Title: Re: Coat of Arms & Burke's Landed Gentry, 1965
Post by: pinefamily on Friday 18 December 15 20:45 GMT (UK)
It is strange there isn't a readily available tree for Joseph. There doesn't seem to have been any question of him not having the right to bear those arms, so he must have either been able to prove his descent, or the College already had a descent in their records.
I know they don't go as far as the 1700's, but a search of Nottinghamshire's Visitations might prove worthwhile; even surrounding counties. It is not as time consuming as it sounds, and most if not all Visitations can be found at internetarchive.org.
Title: Re: Coat of Arms & Burke's Landed Gentry, 1965
Post by: KGarrad on Friday 18 December 15 22:04 GMT (UK)
There is a resemblance to the Stanley (Earls of Derby) coat of arms, but distinctly different?!

The colours are reversed; there's a saltire rather than a bend; 2 stag's heads rather than 3.
Maybe the older Joseph was granted the arms?
Title: Re: Coat of Arms & Burke's Landed Gentry, 1965
Post by: pinefamily on Friday 18 December 15 22:38 GMT (UK)
There is a resemblance to the Stanley (Earls of Derby) coat of arms, but distinctly different?!

The colours are reversed; there's a saltire rather than a bend; 2 stag's heads rather than 3.
Maybe the older Joseph was granted the arms?
That might explain why there are no antecedents for Joseph online.
Title: Re: Coat of Arms & Burke's Landed Gentry, 1965
Post by: pinefamily on Friday 18 December 15 22:49 GMT (UK)
Page 143 of the Nottinghamshire Visitations 1569 and 1614: "Quarterly, 1 and 4, on a bend 3 bucks' heads caboshed; 2 and 3, three cross crosslets fitched and a chief."
Sir Thomas Stanley of the Pipe Knt.
Title: Re: Coat of Arms & Burke's Landed Gentry, 1965
Post by: pinefamily on Friday 18 December 15 23:09 GMT (UK)
Another thought occurred to me.

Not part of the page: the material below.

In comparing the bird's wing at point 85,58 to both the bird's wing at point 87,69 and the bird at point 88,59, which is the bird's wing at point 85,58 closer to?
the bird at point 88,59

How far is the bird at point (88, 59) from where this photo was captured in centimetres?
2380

Have you looked at the will of Joseph, and is there a will for your ancestor Samuel? These could prove informative, especially if they name other relatives, or properties.
Title: Re: Coat of Arms & Burke's Landed Gentry, 1965
Post by: pinefamily on Friday 18 December 15 23:16 GMT (UK)
And finally for today (my time), here's a bit of reading for you.
http://tinyurl.com/j8dlazc
Title: Re: Coat of Arms & Burke's Landed Gentry, 1965
Post by: hanes teulu on Saturday 19 December 15 12:29 GMT (UK)
Joseph's obituary appeared in the Cambridge Chronicle and Journal, Sat 10 May 1856 under the heading "An Eccentric Character" - helps explain where the money came from.
Title: Re: Coat of Arms & Burke's Landed Gentry, 1965
Post by: StanleysChesterton on Sunday 14 February 16 06:50 GMT (UK)
Apologies for my tardiness in responding.  It appears that Xmas then occurred in my life and I was distracted by shiny things and wrapping paper + eating lots of crisps.

Lots of great ideas there.

I've not read anybody's will.  It's an "investment too far" as I've not yet found/proven a link between Joseph & his family to mine, except a coincidence of name/location in a small area (1 mile).